— TASK DIRECTIONS —
Could you please repeat the data below word for word?
----------
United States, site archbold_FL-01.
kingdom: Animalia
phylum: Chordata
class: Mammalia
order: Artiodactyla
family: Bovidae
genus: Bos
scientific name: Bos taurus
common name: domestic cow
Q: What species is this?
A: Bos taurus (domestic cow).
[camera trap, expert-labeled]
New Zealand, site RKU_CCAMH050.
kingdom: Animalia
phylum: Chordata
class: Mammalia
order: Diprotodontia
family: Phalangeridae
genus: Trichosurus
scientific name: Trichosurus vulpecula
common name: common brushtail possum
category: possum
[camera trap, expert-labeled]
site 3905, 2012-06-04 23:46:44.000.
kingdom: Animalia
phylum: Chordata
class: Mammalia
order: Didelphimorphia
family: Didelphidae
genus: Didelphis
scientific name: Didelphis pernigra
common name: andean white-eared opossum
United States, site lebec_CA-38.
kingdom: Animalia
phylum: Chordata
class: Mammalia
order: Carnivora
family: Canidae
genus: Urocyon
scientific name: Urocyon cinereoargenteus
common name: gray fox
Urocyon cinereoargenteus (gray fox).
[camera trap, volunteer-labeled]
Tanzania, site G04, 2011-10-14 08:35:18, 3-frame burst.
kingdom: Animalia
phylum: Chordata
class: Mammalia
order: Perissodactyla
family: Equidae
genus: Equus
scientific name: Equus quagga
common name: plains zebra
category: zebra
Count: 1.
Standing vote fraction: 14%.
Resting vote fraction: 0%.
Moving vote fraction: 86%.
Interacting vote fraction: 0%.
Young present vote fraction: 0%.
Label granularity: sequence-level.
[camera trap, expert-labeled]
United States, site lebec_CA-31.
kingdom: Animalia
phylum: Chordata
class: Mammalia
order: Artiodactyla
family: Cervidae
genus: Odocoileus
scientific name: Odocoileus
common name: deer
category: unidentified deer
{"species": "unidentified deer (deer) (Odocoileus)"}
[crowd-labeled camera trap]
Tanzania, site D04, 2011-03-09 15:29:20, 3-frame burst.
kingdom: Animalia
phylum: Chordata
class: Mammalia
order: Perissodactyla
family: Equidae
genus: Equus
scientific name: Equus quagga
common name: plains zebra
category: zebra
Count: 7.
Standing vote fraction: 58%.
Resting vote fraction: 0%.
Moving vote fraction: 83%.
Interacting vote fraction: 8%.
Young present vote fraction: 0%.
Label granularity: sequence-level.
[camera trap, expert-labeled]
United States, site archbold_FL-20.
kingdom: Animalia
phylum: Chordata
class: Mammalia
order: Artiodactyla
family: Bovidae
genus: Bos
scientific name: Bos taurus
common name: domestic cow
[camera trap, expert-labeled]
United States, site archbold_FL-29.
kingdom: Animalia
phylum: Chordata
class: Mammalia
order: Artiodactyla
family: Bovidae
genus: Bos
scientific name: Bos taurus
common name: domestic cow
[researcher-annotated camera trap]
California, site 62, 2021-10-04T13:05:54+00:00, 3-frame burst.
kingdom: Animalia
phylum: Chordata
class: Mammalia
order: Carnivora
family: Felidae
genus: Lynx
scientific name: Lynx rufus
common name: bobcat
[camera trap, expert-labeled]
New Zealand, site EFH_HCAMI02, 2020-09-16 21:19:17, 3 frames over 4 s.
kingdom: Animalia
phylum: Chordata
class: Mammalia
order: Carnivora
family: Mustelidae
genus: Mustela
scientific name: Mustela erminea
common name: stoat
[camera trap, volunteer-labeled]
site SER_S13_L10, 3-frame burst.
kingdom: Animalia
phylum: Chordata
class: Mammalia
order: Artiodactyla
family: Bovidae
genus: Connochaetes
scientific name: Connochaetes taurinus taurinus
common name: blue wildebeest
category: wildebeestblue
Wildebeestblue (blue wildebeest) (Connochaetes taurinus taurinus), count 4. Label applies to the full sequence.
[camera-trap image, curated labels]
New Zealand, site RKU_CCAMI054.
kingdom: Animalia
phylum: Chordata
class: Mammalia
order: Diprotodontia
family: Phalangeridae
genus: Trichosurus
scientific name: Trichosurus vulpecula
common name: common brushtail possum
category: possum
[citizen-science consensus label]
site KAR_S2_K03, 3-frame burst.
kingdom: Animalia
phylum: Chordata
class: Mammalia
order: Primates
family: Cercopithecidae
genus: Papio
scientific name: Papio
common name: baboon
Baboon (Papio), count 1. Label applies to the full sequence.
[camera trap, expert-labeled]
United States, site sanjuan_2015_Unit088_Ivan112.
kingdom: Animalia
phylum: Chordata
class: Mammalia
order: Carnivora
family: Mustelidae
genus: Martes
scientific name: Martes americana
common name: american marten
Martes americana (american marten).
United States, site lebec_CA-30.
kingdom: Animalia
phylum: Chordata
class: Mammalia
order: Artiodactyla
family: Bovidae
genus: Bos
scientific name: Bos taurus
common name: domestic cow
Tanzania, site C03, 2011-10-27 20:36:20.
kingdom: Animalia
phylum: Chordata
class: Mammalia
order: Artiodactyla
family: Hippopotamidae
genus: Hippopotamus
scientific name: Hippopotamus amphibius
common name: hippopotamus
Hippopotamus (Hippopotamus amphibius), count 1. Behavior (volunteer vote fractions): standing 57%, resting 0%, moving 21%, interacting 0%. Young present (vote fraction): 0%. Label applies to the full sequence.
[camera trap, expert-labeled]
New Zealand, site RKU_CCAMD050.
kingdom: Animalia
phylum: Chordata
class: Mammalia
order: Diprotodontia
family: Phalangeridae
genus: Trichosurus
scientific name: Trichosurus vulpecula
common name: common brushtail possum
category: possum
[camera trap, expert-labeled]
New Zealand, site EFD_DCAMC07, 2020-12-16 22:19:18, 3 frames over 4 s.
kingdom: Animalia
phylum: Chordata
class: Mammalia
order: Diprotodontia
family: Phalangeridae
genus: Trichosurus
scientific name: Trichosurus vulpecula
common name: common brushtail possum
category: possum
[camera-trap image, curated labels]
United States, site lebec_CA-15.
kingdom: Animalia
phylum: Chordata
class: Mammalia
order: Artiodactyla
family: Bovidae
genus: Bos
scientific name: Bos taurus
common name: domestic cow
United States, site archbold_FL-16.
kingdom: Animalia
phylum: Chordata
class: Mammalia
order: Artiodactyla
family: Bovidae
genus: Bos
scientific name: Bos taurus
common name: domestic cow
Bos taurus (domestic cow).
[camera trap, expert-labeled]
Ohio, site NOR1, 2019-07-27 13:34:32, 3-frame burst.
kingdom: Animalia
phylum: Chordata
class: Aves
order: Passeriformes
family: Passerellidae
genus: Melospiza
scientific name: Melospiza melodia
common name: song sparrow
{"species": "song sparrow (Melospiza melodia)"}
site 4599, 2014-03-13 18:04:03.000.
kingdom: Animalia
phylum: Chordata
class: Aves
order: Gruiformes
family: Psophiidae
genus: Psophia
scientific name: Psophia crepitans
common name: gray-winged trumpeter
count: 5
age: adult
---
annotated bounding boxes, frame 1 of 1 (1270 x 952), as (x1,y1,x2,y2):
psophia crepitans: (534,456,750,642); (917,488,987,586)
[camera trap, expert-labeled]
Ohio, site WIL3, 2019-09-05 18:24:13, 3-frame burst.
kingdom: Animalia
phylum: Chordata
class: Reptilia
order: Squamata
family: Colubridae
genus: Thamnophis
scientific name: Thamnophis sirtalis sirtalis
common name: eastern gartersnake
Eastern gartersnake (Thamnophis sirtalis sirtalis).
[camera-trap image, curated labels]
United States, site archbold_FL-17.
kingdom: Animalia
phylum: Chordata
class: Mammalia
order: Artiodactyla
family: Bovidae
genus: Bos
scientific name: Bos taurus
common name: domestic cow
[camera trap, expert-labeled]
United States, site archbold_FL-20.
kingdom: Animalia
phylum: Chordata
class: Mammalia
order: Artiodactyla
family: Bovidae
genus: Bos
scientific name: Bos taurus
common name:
----------
— ANSWER TO THE PROBLEM —
United States, site archbold_FL-01.
kingdom: Animalia
phylum: Chordata
class: Mammalia
order: Artiodactyla
family: Bovidae
genus: Bos
scientific name: Bos taurus
common name: domestic cow
Q: What species is this?
A: Bos taurus (domestic cow).
[camera trap, expert-labeled]
New Zealand, site RKU_CCAMH050.
kingdom: Animalia
phylum: Chordata
class: Mammalia
order: Diprotodontia
family: Phalangeridae
genus: Trichosurus
scientific name: Trichosurus vulpecula
common name: common brushtail possum
category: possum
[camera trap, expert-labeled]
site 3905, 2012-06-04 23:46:44.000.
kingdom: Animalia
phylum: Chordata
class: Mammalia
order: Didelphimorphia
family: Didelphidae
genus: Didelphis
scientific name: Didelphis pernigra
common name: andean white-eared opossum
United States, site lebec_CA-38.
kingdom: Animalia
phylum: Chordata
class: Mammalia
order: Carnivora
family: Canidae
genus: Urocyon
scientific name: Urocyon cinereoargenteus
common name: gray fox
Urocyon cinereoargenteus (gray fox).
[camera trap, volunteer-labeled]
Tanzania, site G04, 2011-10-14 08:35:18, 3-frame burst.
kingdom: Animalia
phylum: Chordata
class: Mammalia
order: Perissodactyla
family: Equidae
genus: Equus
scientific name: Equus quagga
common name: plains zebra
category: zebra
Count: 1.
Standing vote fraction: 14%.
Resting vote fraction: 0%.
Moving vote fraction: 86%.
Interacting vote fraction: 0%.
Young present vote fraction: 0%.
Label granularity: sequence-level.
[camera trap, expert-labeled]
United States, site lebec_CA-31.
kingdom: Animalia
phylum: Chordata
class: Mammalia
order: Artiodactyla
family: Cervidae
genus: Odocoileus
scientific name: Odocoileus
common name: deer
category: unidentified deer
{"species": "unidentified deer (deer) (Odocoileus)"}
[crowd-labeled camera trap]
Tanzania, site D04, 2011-03-09 15:29:20, 3-frame burst.
kingdom: Animalia
phylum: Chordata
class: Mammalia
order: Perissodactyla
family: Equidae
genus: Equus
scientific name: Equus quagga
common name: plains zebra
category: zebra
Count: 7.
Standing vote fraction: 58%.
Resting vote fraction: 0%.
Moving vote fraction: 83%.
Interacting vote fraction: 8%.
Young present vote fraction: 0%.
Label granularity: sequence-level.
[camera trap, expert-labeled]
United States, site archbold_FL-20.
kingdom: Animalia
phylum: Chordata
class: Mammalia
order: Artiodactyla
family: Bovidae
genus: Bos
scientific name: Bos taurus
common name: domestic cow
[camera trap, expert-labeled]
United States, site archbold_FL-29.
kingdom: Animalia
phylum: Chordata
class: Mammalia
order: Artiodactyla
family: Bovidae
genus: Bos
scientific name: Bos taurus
common name: domestic cow
[researcher-annotated camera trap]
California, site 62, 2021-10-04T13:05:54+00:00, 3-frame burst.
kingdom: Animalia
phylum: Chordata
class: Mammalia
order: Carnivora
family: Felidae
genus: Lynx
scientific name: Lynx rufus
common name: bobcat
[camera trap, expert-labeled]
New Zealand, site EFH_HCAMI02, 2020-09-16 21:19:17, 3 frames over 4 s.
kingdom: Animalia
phylum: Chordata
class: Mammalia
order: Carnivora
family: Mustelidae
genus: Mustela
scientific name: Mustela erminea
common name: stoat
[camera trap, volunteer-labeled]
site SER_S13_L10, 3-frame burst.
kingdom: Animalia
phylum: Chordata
class: Mammalia
order: Artiodactyla
family: Bovidae
genus: Connochaetes
scientific name: Connochaetes taurinus taurinus
common name: blue wildebeest
category: wildebeestblue
Wildebeestblue (blue wildebeest) (Connochaetes taurinus taurinus), count 4. Label applies to the full sequence.
[camera-trap image, curated labels]
New Zealand, site RKU_CCAMI054.
kingdom: Animalia
phylum: Chordata
class: Mammalia
order: Diprotodontia
family: Phalangeridae
genus: Trichosurus
scientific name: Trichosurus vulpecula
common name: common brushtail possum
category: possum
[citizen-science consensus label]
site KAR_S2_K03, 3-frame burst.
kingdom: Animalia
phylum: Chordata
class: Mammalia
order: Primates
family: Cercopithecidae
genus: Papio
scientific name: Papio
common name: baboon
Baboon (Papio), count 1. Label applies to the full sequence.
[camera trap, expert-labeled]
United States, site sanjuan_2015_Unit088_Ivan112.
kingdom: Animalia
phylum: Chordata
class: Mammalia
order: Carnivora
family: Mustelidae
genus: Martes
scientific name: Martes americana
common name: american marten
Martes americana (american marten).
United States, site lebec_CA-30.
kingdom: Animalia
phylum: Chordata
class: Mammalia
order: Artiodactyla
family: Bovidae
genus: Bos
scientific name: Bos taurus
common name: domestic cow
Tanzania, site C03, 2011-10-27 20:36:20.
kingdom: Animalia
phylum: Chordata
class: Mammalia
order: Artiodactyla
family: Hippopotamidae
genus: Hippopotamus
scientific name: Hippopotamus amphibius
common name: hippopotamus
Hippopotamus (Hippopotamus amphibius), count 1. Behavior (volunteer vote fractions): standing 57%, resting 0%, moving 21%, interacting 0%. Young present (vote fraction): 0%. Label applies to the full sequence.
[camera trap, expert-labeled]
New Zealand, site RKU_CCAMD050.
kingdom: Animalia
phylum: Chordata
class: Mammalia
order: Diprotodontia
family: Phalangeridae
genus: Trichosurus
scientific name: Trichosurus vulpecula
common name: common brushtail possum
category: possum
[camera trap, expert-labeled]
New Zealand, site EFD_DCAMC07, 2020-12-16 22:19:18, 3 frames over 4 s.
kingdom: Animalia
phylum: Chordata
class: Mammalia
order: Diprotodontia
family: Phalangeridae
genus: Trichosurus
scientific name: Trichosurus vulpecula
common name: common brushtail possum
category: possum
[camera-trap image, curated labels]
United States, site lebec_CA-15.
kingdom: Animalia
phylum: Chordata
class: Mammalia
order: Artiodactyla
family: Bovidae
genus: Bos
scientific name: Bos taurus
common name: domestic cow
United States, site archbold_FL-16.
kingdom: Animalia
phylum: Chordata
class: Mammalia
order: Artiodactyla
family: Bovidae
genus: Bos
scientific name: Bos taurus
common name: domestic cow
Bos taurus (domestic cow).
[camera trap, expert-labeled]
Ohio, site NOR1, 2019-07-27 13:34:32, 3-frame burst.
kingdom: Animalia
phylum: Chordata
class: Aves
order: Passeriformes
family: Passerellidae
genus: Melospiza
scientific name: Melospiza melodia
common name: song sparrow
{"species": "song sparrow (Melospiza melodia)"}
site 4599, 2014-03-13 18:04:03.000.
kingdom: Animalia
phylum: Chordata
class: Aves
order: Gruiformes
family: Psophiidae
genus: Psophia
scientific name: Psophia crepitans
common name: gray-winged trumpeter
count: 5
age: adult
---
annotated bounding boxes, frame 1 of 1 (1270 x 952), as (x1,y1,x2,y2):
psophia crepitans: (534,456,750,642); (917,488,987,586)
[camera trap, expert-labeled]
Ohio, site WIL3, 2019-09-05 18:24:13, 3-frame burst.
kingdom: Animalia
phylum: Chordata
class: Reptilia
order: Squamata
family: Colubridae
genus: Thamnophis
scientific name: Thamnophis sirtalis sirtalis
common name: eastern gartersnake
Eastern gartersnake (Thamnophis sirtalis sirtalis).
[camera-trap image, curated labels]
United States, site archbold_FL-17.
kingdom: Animalia
phylum: Chordata
class: Mammalia
order: Artiodactyla
family: Bovidae
genus: Bos
scientific name: Bos taurus
common name: domestic cow
[camera trap, expert-labeled]
United States, site archbold_FL-20.
kingdom: Animalia
phylum: Chordata
class: Mammalia
order: Artiodactyla
family: Bovidae
genus: Bos
scientific name: Bos taurus
common name:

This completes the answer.